Сейчас за бока Парфёна, конюха собственно при его буланом коне.
— Говори, кто ездил?
Тот божится-клянётся, что никто, что конюшня была заперта, а ключ у главного конюха Луки. Как его ни пороли, он больше не сказал ничего.
Потребовали Луку. Тот признался, что повесил ключ на место не сам, а отдал дочери; а та призналась, что она ключа от конюшни не запирала в светёлку, как велел ей отец, а отдала Парфёну.
Парфёна перед тем только что бросили замертво. Но для Култуханова и это было не препятствие.
— А, Парфёну! Давай сюда Парфёна! Давай! — можно сказать, визжал Семён Темрюкович.
Но такова живучесть человека, такова сила чувств его самосохранения. Когда обратились к месту, куда бросили Парфёна, его уже там не было. Он исчез.
Семён Темрюкович взбесился страшно.
— Беги, лови! лови! — кричал он. — Скорей, живо! Отыскать, поймать! Живо! Засеку, всех засеку, коли упустите! — вопил он, раздавая направо и налево удары нагайкой.
Люди бросились со всех ног.
Но что же? Выйдя из конюшни, они увидели, что Парфён в конце поля за речкой удирает во все лопатки на буланом жеребце.
Бешенству Степана Темрюковича, когда ему это сказали, не было предела.
— Лови! тащи! Дуй в мою голову! — кричал Култуханов, выходя из конюшни. — Бери лошадей!

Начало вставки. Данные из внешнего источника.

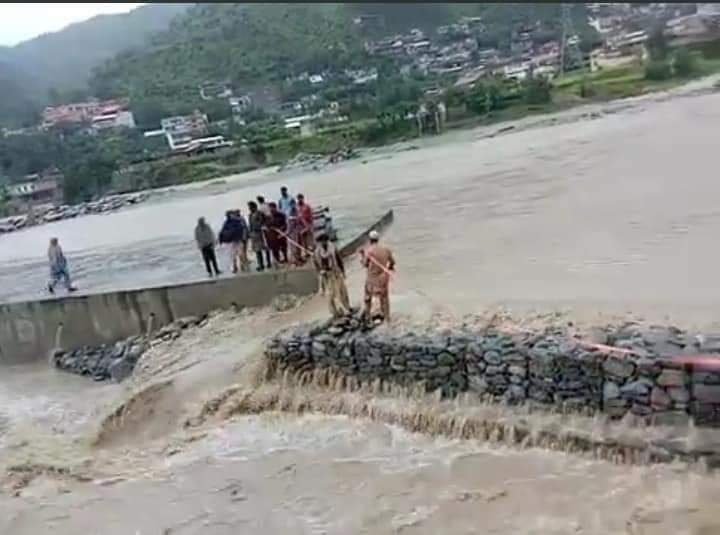 تازہ خبر:سوات مدین اور بیلہ گاوں کو ملانے والے تین رابطہ پل سیلابی ریلے میں بہہ گئ
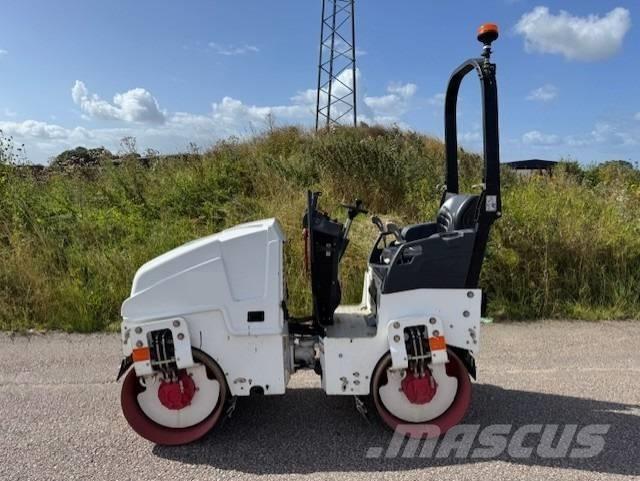 Bomag BW90 AD-5, Vält Ikerdobos hengerek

Скачи, бей смертным боем! Живого или мёртвого подавай! — вопил он без памяти. — Не то всех засеку, на поселение пошлю, на каторгу!
Он задыхался.
Все побежали, рассыпались, захватили лошадей и полетели во весь дух.
— А ты что стоишь? Лови, беги! Иначе, смотри, живой из-под плетей не встанешь! — закричал Семён Темрюкович, поднимая нагайку на приказчика Дементьича, вышедшего за ним из конюшни.

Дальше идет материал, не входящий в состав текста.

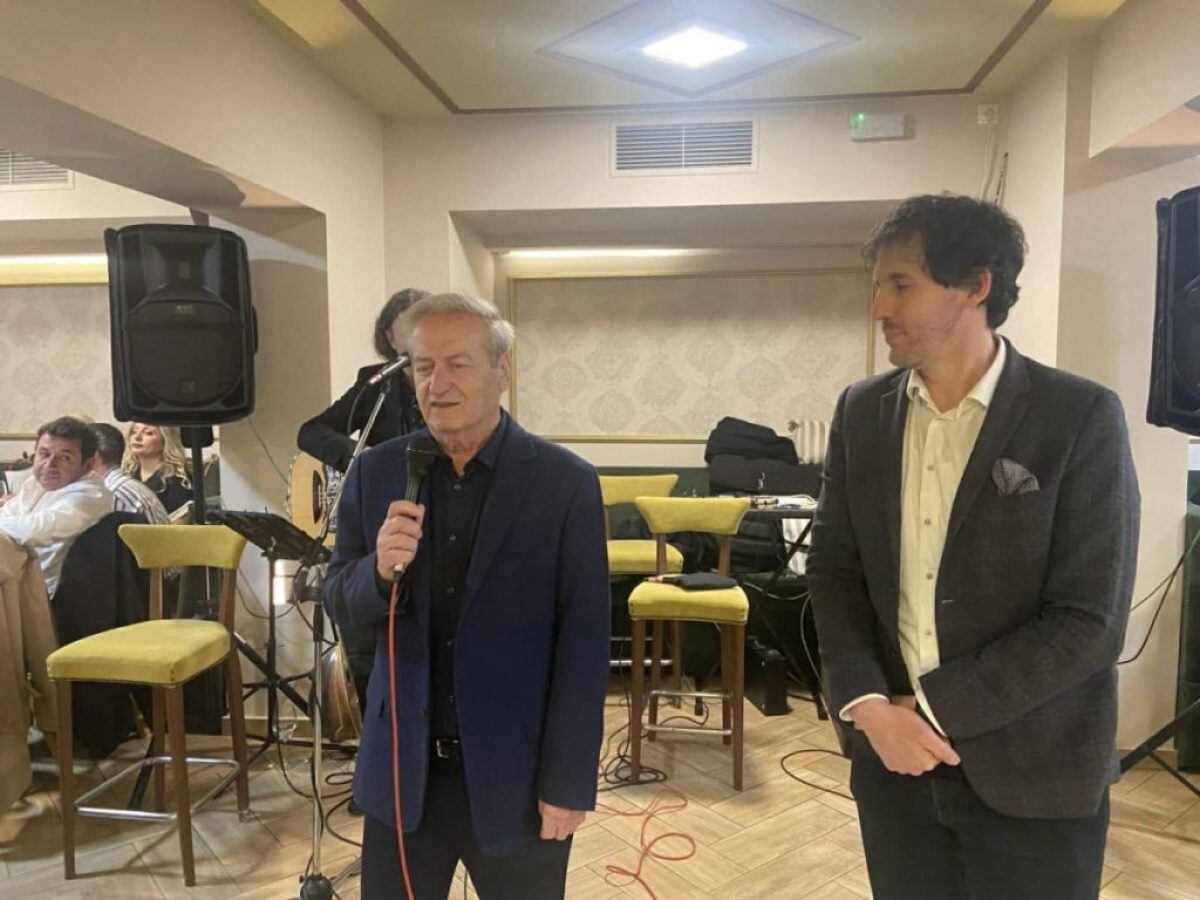 Ασπροποταμίτικο γλέντι στον ετήσιο χορό της Καλλιρρόης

Бросился бежать и тот. Он тоже вывел лошадь и поскакал.
В конюшне остались только притаившаяся Паранька да истекающий кровью её отец.
Семён Темрюкович ходил перед конюшней и ждал. Он обдумывал: какою бы пыткою помучительнее уморить Парфёна. «Вот только, пусть только...»
Но он ждал напрасно до ночи; этого «только» не было. Ни Парфён, ни псари и никто из бывших на конюшне, даже Дементьич, не воротились. Все до одного бежали. Лука Васильев тут же при нём Богу душу отдал, а Параньку Култуханов засек до смерти уже на третий день.
Как беглецам было не пропеть:
Не мешай мне думу думати.
— Сказать нечего, хорошо, оченно хорошо! Что вблизи подойдёшь, что издали смотришь! Ишь палата какая, смотреть любо! И глянь-ка, глянь: звона на крышу-то болваны какие понаставлены! Думаешь, маленькие, ан вдвое больше тебя будут! В избу и не вошли бы!